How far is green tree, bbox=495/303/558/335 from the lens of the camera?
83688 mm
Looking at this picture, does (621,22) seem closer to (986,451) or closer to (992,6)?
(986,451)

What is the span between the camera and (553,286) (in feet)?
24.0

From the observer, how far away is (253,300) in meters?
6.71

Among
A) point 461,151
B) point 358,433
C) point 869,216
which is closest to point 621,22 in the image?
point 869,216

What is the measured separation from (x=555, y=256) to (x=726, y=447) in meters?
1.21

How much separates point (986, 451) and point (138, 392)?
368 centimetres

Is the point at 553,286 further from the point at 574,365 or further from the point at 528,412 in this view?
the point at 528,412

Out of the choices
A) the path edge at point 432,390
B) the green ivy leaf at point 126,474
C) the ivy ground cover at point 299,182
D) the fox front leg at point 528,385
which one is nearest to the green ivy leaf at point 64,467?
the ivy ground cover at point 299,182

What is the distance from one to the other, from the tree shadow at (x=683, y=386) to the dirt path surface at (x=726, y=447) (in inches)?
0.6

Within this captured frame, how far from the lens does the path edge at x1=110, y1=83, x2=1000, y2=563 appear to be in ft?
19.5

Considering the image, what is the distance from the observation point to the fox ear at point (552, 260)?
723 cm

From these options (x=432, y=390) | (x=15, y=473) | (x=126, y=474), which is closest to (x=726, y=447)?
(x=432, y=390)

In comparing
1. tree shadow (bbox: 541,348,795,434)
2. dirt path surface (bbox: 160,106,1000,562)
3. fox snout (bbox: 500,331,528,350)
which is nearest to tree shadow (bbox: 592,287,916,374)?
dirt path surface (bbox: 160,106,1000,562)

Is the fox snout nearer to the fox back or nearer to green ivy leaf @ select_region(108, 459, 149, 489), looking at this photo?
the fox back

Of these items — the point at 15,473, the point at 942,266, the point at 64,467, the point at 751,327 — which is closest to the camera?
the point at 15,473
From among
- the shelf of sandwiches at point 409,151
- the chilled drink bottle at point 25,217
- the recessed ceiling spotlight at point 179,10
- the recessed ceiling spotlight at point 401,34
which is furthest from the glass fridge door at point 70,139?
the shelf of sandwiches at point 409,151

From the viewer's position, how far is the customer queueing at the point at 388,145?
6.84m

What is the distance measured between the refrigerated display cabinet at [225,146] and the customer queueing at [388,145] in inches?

★ ★ ★

#### EXERCISE BRIEF
Turn the items above into a JSON list of strings, with each line as its own string. Skip the blank lines.

#### REPLY TO THE TASK
[
  "How far is green tree, bbox=495/303/558/335 from the lens of the camera?",
  "83688 mm",
  "Looking at this picture, does (621,22) seem closer to (986,451) or closer to (992,6)?",
  "(986,451)",
  "What is the span between the camera and (553,286) (in feet)?",
  "24.0",
  "From the observer, how far away is (253,300) in meters?",
  "6.71",
  "Among",
  "A) point 461,151",
  "B) point 358,433",
  "C) point 869,216",
  "which is closest to point 621,22 in the image?",
  "point 869,216",
  "What is the measured separation from (x=555, y=256) to (x=726, y=447) in meters?",
  "1.21",
  "How much separates point (986, 451) and point (138, 392)?",
  "368 centimetres",
  "Is the point at 553,286 further from the point at 574,365 or further from the point at 528,412 in this view?",
  "the point at 528,412",
  "Out of the choices",
  "A) the path edge at point 432,390",
  "B) the green ivy leaf at point 126,474",
  "C) the ivy ground cover at point 299,182",
  "D) the fox front leg at point 528,385",
  "which one is nearest to the green ivy leaf at point 64,467?",
  "the ivy ground cover at point 299,182",
  "What is the distance from one to the other, from the tree shadow at (x=683, y=386) to the dirt path surface at (x=726, y=447) (in inches)?",
  "0.6",
  "Within this captured frame, how far from the lens does the path edge at x1=110, y1=83, x2=1000, y2=563 appear to be in ft?",
  "19.5",
  "Considering the image, what is the distance from the observation point to the fox ear at point (552, 260)?",
  "723 cm",
  "From these options (x=432, y=390) | (x=15, y=473) | (x=126, y=474), which is closest to (x=726, y=447)?",
  "(x=432, y=390)",
  "In comparing",
  "1. tree shadow (bbox: 541,348,795,434)",
  "2. dirt path surface (bbox: 160,106,1000,562)",
  "3. fox snout (bbox: 500,331,528,350)",
  "which is nearest to tree shadow (bbox: 592,287,916,374)?",
  "dirt path surface (bbox: 160,106,1000,562)",
  "Is the fox snout nearer to the fox back or nearer to green ivy leaf @ select_region(108, 459, 149, 489), looking at this photo?",
  "the fox back",
  "Of these items — the point at 15,473, the point at 942,266, the point at 64,467, the point at 751,327 — which is closest to the camera?",
  "the point at 15,473",
  "From among",
  "- the shelf of sandwiches at point 409,151",
  "- the chilled drink bottle at point 25,217",
  "- the recessed ceiling spotlight at point 179,10",
  "- the recessed ceiling spotlight at point 401,34",
  "which is furthest from the glass fridge door at point 70,139?",
  "the shelf of sandwiches at point 409,151",
  "From the viewer's position, how far is the customer queueing at the point at 388,145?",
  "6.84m",
  "What is the distance measured between the refrigerated display cabinet at [225,146] and the customer queueing at [388,145] in inches?"
]